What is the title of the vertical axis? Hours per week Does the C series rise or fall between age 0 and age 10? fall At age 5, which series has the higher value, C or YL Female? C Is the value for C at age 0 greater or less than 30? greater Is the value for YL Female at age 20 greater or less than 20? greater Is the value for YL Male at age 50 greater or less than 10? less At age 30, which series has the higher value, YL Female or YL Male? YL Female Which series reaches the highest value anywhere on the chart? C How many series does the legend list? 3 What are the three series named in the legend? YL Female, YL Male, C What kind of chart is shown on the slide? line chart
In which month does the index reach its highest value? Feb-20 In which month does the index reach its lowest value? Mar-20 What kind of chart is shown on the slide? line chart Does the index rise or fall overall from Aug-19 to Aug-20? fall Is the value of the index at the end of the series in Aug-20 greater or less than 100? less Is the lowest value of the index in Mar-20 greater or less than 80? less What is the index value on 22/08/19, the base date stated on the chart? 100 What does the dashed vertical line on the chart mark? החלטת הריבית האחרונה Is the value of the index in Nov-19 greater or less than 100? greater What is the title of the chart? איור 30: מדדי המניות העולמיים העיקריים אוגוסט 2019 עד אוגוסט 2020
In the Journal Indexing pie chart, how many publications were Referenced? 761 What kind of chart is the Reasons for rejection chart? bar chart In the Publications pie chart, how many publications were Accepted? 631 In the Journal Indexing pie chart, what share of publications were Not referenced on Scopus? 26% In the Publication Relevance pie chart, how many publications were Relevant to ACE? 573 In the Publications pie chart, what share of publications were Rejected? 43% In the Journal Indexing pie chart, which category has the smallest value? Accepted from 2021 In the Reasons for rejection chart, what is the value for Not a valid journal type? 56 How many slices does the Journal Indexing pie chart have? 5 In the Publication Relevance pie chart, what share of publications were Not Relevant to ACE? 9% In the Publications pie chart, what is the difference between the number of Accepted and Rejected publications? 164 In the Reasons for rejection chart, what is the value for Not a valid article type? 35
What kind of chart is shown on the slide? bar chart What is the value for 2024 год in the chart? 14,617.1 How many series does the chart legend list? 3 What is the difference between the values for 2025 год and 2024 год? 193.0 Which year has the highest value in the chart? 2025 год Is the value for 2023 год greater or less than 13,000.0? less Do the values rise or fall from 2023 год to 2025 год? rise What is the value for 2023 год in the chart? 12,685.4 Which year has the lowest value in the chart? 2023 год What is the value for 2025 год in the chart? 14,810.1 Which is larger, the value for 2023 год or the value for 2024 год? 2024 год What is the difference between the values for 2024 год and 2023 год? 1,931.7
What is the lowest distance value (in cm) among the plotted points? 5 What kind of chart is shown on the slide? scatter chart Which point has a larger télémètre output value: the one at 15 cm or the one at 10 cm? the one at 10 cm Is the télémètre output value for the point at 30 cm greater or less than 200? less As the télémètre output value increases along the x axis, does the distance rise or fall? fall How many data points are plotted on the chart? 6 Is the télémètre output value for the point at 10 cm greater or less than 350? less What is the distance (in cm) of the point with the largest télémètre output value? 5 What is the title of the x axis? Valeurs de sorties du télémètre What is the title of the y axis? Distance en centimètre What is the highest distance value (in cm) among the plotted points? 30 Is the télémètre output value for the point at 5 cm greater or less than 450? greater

--- --- ---

▶ The task: Please copy every line of the records above word for word, without changing anything.

▶ Response to the task:
What is the title of the vertical axis? Hours per week Does the C series rise or fall between age 0 and age 10? fall At age 5, which series has the higher value, C or YL Female? C Is the value for C at age 0 greater or less than 30? greater Is the value for YL Female at age 20 greater or less than 20? greater Is the value for YL Male at age 50 greater or less than 10? less At age 30, which series has the higher value, YL Female or YL Male? YL Female Which series reaches the highest value anywhere on the chart? C How many series does the legend list? 3 What are the three series named in the legend? YL Female, YL Male, C What kind of chart is shown on the slide? line chart
In which month does the index reach its highest value? Feb-20 In which month does the index reach its lowest value? Mar-20 What kind of chart is shown on the slide? line chart Does the index rise or fall overall from Aug-19 to Aug-20? fall Is the value of the index at the end of the series in Aug-20 greater or less than 100? less Is the lowest value of the index in Mar-20 greater or less than 80? less What is the index value on 22/08/19, the base date stated on the chart? 100 What does the dashed vertical line on the chart mark? החלטת הריבית האחרונה Is the value of the index in Nov-19 greater or less than 100? greater What is the title of the chart? איור 30: מדדי המניות העולמיים העיקריים אוגוסט 2019 עד אוגוסט 2020
In the Journal Indexing pie chart, how many publications were Referenced? 761 What kind of chart is the Reasons for rejection chart? bar chart In the Publications pie chart, how many publications were Accepted? 631 In the Journal Indexing pie chart, what share of publications were Not referenced on Scopus? 26% In the Publication Relevance pie chart, how many publications were Relevant to ACE? 573 In the Publications pie chart, what share of publications were Rejected? 43% In the Journal Indexing pie chart, which category has the smallest value? Accepted from 2021 In the Reasons for rejection chart, what is the value for Not a valid journal type? 56 How many slices does the Journal Indexing pie chart have? 5 In the Publication Relevance pie chart, what share of publications were Not Relevant to ACE? 9% In the Publications pie chart, what is the difference between the number of Accepted and Rejected publications? 164 In the Reasons for rejection chart, what is the value for Not a valid article type? 35
What kind of chart is shown on the slide? bar chart What is the value for 2024 год in the chart? 14,617.1 How many series does the chart legend list? 3 What is the difference between the values for 2025 год and 2024 год? 193.0 Which year has the highest value in the chart? 2025 год Is the value for 2023 год greater or less than 13,000.0? less Do the values rise or fall from 2023 год to 2025 год? rise What is the value for 2023 год in the chart? 12,685.4 Which year has the lowest value in the chart? 2023 год What is the value for 2025 год in the chart? 14,810.1 Which is larger, the value for 2023 год or the value for 2024 год? 2024 год What is the difference between the values for 2024 год and 2023 год? 1,931.7
What is the lowest distance value (in cm) among the plotted points? 5 What kind of chart is shown on the slide? scatter chart Which point has a larger télémètre output value: the one at 15 cm or the one at 10 cm? the one at 10 cm Is the télémètre output value for the point at 30 cm greater or less than 200? less As the télémètre output value increases along the x axis, does the distance rise or fall? fall How many data points are plotted on the chart? 6 Is the télémètre output value for the point at 10 cm greater or less than 350? less What is the distance (in cm) of the point with the largest télémètre output value? 5 What is the title of the x axis? Valeurs de sorties du télémètre What is the title of the y axis? Distance en centimètre What is the highest distance value (in cm) among the plotted points? 30 Is the télémètre output value for the point at 5 cm greater or less than 450? greater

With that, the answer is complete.